Imaging studies for predicting hematoma expansion: from traditional imaging signs to artificial intelligence-based multimodal fusion
By
Jie Wu
Jinping Sheng
Yu Xiao
Fa Wu
Pingping He
Rui Jiang
Zhiwei Zuo
Peng Wang
June 26, 2026
Objective: To outline the evolution of imaging-based prediction methods for hematoma expansion (HE) following acute intracerebral hemorrhage (ICH).
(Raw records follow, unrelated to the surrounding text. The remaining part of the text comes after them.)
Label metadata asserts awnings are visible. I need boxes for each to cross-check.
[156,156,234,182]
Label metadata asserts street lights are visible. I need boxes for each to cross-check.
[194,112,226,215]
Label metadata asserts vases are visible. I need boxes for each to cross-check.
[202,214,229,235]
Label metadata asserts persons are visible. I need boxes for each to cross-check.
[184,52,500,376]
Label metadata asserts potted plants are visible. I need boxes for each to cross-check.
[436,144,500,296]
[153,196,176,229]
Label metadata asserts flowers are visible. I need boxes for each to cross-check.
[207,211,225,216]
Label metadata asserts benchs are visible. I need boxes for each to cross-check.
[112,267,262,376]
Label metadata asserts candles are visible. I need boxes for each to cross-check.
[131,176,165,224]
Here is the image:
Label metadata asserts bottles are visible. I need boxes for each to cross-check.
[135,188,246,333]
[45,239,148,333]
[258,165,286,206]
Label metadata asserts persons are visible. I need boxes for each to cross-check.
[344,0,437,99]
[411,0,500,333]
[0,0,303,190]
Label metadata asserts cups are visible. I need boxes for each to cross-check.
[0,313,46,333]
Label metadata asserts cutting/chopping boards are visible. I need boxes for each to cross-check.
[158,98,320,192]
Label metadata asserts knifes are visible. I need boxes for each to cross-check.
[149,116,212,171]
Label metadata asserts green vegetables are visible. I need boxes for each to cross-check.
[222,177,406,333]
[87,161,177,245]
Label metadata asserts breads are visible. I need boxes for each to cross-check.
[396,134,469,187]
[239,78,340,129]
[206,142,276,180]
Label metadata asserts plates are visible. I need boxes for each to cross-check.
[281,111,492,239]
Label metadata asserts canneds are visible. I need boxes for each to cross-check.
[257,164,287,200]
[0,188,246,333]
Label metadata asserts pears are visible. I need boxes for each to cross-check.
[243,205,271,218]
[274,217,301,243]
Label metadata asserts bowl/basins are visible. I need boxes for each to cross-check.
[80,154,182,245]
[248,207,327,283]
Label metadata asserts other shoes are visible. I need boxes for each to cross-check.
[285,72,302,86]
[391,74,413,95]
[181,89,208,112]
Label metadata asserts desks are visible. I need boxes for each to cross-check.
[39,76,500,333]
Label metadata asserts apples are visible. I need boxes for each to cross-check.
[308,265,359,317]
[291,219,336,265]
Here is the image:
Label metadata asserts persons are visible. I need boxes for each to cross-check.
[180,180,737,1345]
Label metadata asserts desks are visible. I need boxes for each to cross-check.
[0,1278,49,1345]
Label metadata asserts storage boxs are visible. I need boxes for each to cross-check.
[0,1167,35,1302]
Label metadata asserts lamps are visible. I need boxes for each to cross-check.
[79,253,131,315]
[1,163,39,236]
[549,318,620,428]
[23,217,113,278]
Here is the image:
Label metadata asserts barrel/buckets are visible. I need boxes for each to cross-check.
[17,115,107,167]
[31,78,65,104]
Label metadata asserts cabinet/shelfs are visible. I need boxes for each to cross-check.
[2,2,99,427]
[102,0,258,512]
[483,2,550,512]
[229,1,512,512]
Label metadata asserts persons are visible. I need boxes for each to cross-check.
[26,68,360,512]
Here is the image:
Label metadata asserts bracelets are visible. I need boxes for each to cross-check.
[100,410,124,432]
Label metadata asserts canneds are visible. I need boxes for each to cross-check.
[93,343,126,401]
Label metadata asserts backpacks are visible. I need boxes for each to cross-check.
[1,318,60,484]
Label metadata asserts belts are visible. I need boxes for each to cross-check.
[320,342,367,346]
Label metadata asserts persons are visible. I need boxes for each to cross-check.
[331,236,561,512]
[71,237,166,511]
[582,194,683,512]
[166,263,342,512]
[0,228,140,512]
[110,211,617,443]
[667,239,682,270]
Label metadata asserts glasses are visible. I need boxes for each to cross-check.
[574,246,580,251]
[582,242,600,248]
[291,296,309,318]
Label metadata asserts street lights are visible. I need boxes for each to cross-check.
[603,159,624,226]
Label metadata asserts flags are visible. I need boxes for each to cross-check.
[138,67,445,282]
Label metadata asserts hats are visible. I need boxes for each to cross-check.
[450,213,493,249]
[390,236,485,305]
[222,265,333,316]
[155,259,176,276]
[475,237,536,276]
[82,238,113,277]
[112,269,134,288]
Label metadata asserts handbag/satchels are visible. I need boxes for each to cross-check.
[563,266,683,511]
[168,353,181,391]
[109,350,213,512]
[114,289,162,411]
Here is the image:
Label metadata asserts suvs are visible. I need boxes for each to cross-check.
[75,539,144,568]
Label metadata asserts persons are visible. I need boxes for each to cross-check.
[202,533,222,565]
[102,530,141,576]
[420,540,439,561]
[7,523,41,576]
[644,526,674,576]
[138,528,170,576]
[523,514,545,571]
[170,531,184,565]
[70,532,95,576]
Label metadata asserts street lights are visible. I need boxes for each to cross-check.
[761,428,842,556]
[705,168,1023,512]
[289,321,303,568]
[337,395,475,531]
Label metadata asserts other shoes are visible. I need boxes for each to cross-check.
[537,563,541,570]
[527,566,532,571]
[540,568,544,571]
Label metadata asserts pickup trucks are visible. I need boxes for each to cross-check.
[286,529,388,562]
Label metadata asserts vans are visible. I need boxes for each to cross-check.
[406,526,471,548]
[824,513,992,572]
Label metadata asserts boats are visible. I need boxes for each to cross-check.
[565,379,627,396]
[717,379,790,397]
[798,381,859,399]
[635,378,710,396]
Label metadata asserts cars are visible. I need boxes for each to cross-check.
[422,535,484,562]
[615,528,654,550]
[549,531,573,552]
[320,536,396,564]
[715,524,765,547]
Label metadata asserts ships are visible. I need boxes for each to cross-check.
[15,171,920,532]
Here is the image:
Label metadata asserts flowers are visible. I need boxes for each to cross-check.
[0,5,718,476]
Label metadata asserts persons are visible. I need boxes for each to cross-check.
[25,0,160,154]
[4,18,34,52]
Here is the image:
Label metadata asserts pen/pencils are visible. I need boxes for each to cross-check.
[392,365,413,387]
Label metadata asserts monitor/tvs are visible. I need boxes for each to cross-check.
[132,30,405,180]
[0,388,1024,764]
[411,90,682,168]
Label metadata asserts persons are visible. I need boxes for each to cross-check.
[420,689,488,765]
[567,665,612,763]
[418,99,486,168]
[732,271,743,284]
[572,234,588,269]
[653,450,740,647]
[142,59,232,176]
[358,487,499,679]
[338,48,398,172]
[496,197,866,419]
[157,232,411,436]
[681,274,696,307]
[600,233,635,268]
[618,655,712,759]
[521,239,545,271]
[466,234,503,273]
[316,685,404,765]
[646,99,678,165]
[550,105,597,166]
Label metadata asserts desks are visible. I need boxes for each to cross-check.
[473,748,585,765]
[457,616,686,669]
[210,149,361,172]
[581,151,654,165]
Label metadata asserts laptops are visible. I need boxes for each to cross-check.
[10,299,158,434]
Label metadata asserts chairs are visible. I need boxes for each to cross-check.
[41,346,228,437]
Approach: Core Concepts: Defines traditional HE, revised HE (rHE), and ultra-early hematoma growth (uHG).Traditional Imaging Markers: Summarizes studies using traditional imaging markers like CTA spot sign and NCCT signs.AI-Driven Methodologies: Focuses on radiomics, deep learning, and multi-task learning for HE prediction.Multimodal Data Fusion: Discusses precision prediction through the fusion of clinical, laboratory, and imaging data.Challenges and Future Directions: Addresses challenges in model interpretability, generalizability, and suggests future research directions.Key Findings: Approximately 20-30% of patients experience HE within 24 hours post-ICH. Revised HE (rHE) improves predictive sensitivity for poor outcomes by incorporating intraventricular hemorrhage growth. Ultra-early hematoma growth (uHG) provides a dynamic assessment for risk stratification based on the rate of bleeding. Interpretation: The review discusses the transition from traditional imaging methods to advanced AI-driven approaches for predicting hematoma expansion.
Limitations: Challenges in model generalizability and interpretability. Need for standardization in clinical translation. Persistent translational gaps in applying predictive models. Conclusion: This review provides a structured framework for understanding imaging advancements in predicting hematoma expansion.